Businesses still have time to comply with the new data protection regulations, but the opportunity to benefit from the change is rapidly diminishing

There’s little more than six months to go: The General Data Protection Act comes into force in the UK on May 25, 2018. And the signs are there’s still a lot to do to prepare. Even large businesses remain unclear about the new rules, according to a recent survey.

That could prove costly. Much has been said of the new penalties possible under the new regime: Up to 4% of global turnover or €20 million, whichever is greater, compared to a current maximum the ICO can fine of £500,000. It’s not just regulatory penalties that firms need to worry about, though.

They also need to consider legal action from individuals. Class actions over data breaches are not unusual in the US; in June US health insurer Anthem, agreed a record $115 million settlement over data breaches.
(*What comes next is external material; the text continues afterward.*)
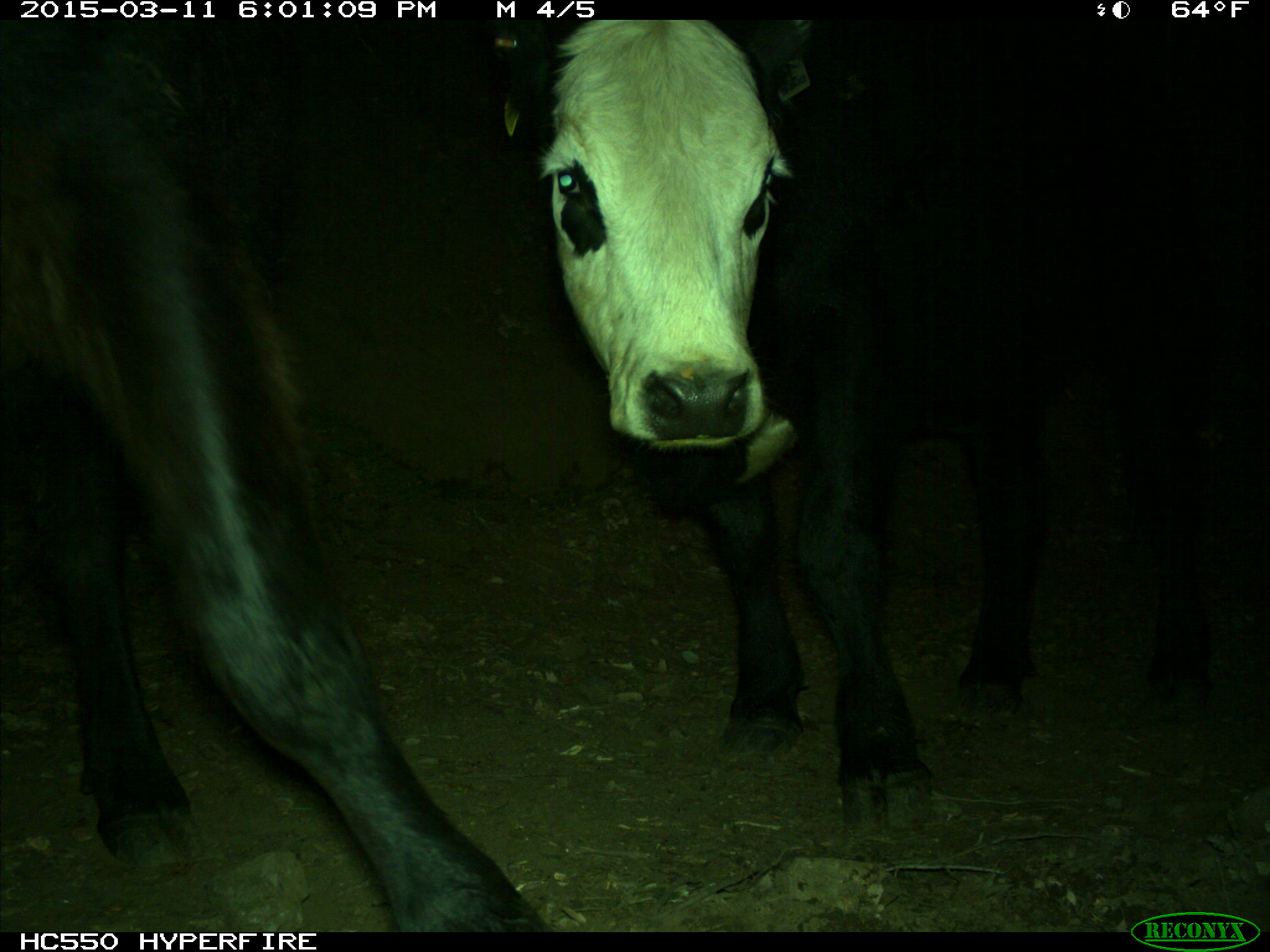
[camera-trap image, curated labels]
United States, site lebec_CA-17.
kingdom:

Such actions are rare in the UK, but there are examples. GDPR could now open the floodgates. In Ireland, consultancy PwC has said it expects litigation to follow on quickly next May, with specialist legal firms already being set up to encourage claims.

“[We] could see another Personal Protection Insurance debacle emerging,” says the firm’s cyber leader.

The IT skills gap

If firms are to avoid problems, they’ve got a lot to do. Putting in place mechanisms and processes to comply with requirements such as mandatory notification of breaches and “the right to be forgotten” will be a challenge for some organisations.
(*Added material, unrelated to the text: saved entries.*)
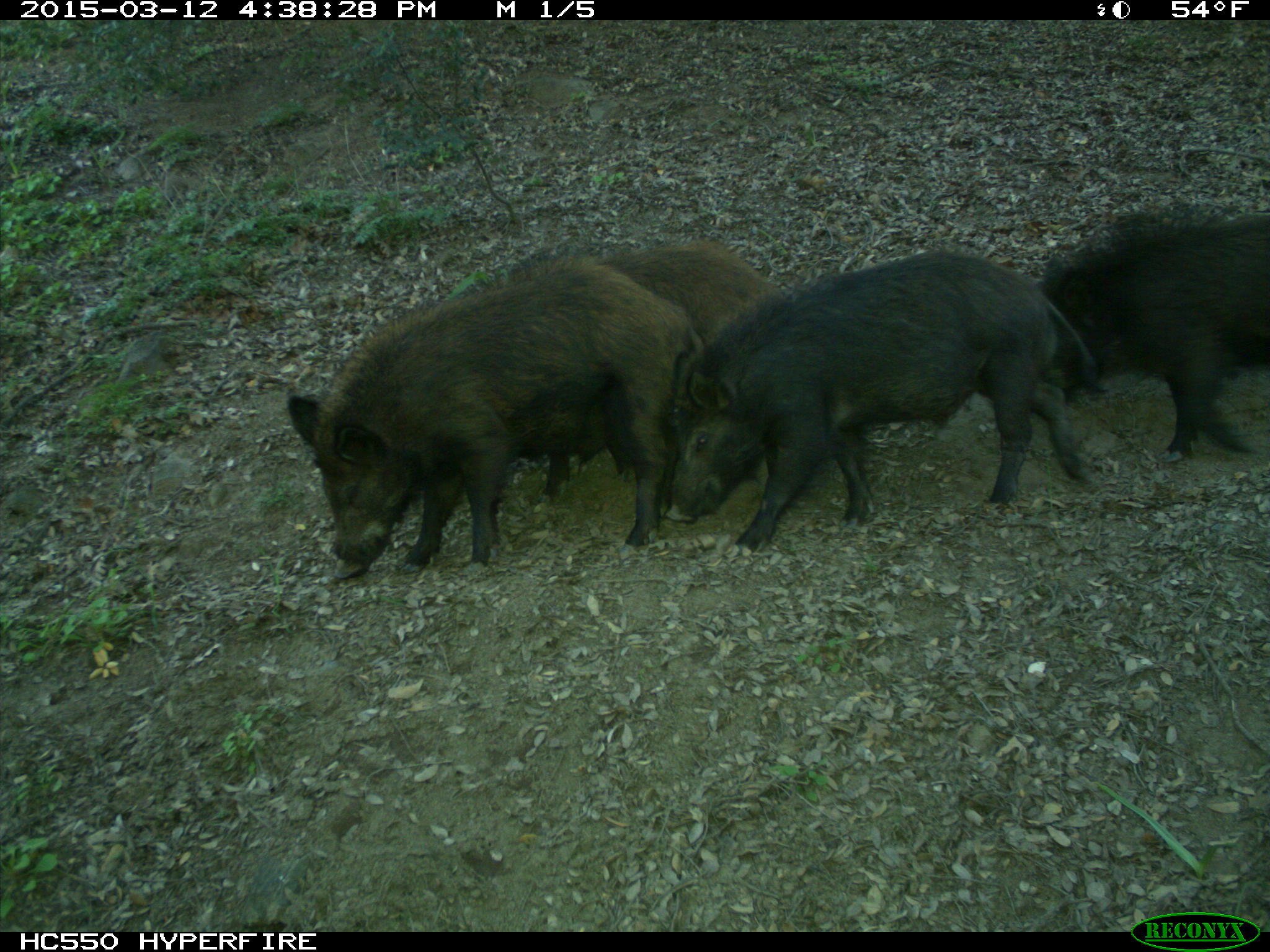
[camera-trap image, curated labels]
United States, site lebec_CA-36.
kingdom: Animalia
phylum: Chordata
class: Mammalia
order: Artiodactyla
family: Suidae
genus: Sus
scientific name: Sus scrofa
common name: wild boar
Sus scrofa (wild boar).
Neither is it helped by the fact many organisations face a shortage of skills. Businesses worldwide are looking to recruit at least 28,000 data protection officers as a result of GDPR and, more widely, the International Information System Security Certification Consortium has predicted a shortfall of 350,000 cyber workers across Europe by 2022.
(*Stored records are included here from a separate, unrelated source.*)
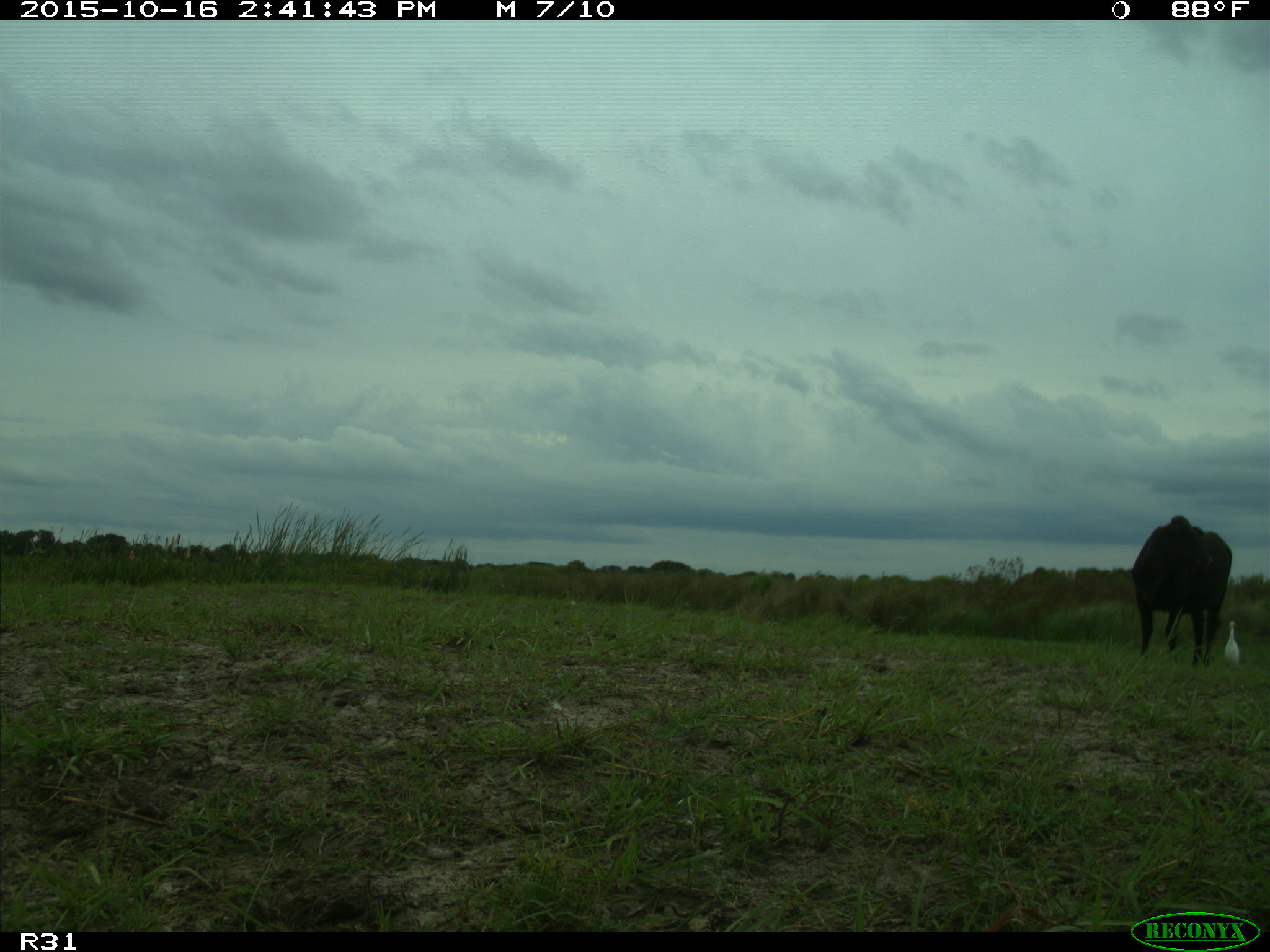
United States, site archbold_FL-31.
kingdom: Animalia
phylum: Chordata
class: Mammalia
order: Artiodactyla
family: Bovidae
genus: Bos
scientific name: Bos taurus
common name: domestic cow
Bos taurus (domestic cow).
With just months to go, there’s a lot of work to ensure compliance and surprisingly few workers to see it done.

Making GDPR work for your business

But there’s an opportunity from GDPR as well, and this will almost certainly be missed if businesses are left rushing just to just meet the minimum requirements.

First, preparing for GDPR more or less necessitates a review of data security. That in itself provides an excellent opportunity to review the processes, procedures and technology in place. This will not only mitigate the risk of penalties for inadequacies the regulator picks up, but actually reduce the actual likelihood of a data breach – a potentially costly and damaging event for a business’s reputation even if the regulator deems it wasn’t at fault.

More widely, GDPR requires organisations to take stock of their data: not just how it’s protection, but how it’s collected, where it’s stored and how it’s handled. Without this, they cannot hope to ensure it is treated in accordance with individuals’ wishes. This gives businesses the opportunity to really clean up their act: removing duplicates, deleting unnecessary data, connecting related information and breaking down the silos of data within the organisation.

If businesses do that, they could find that as well as easing the effort of compliance, they also unlock the value hidden in their data. Like everything else, though, it requires work and will take time.

And if businesses want to benefit, they need to remember that the clock is ticking.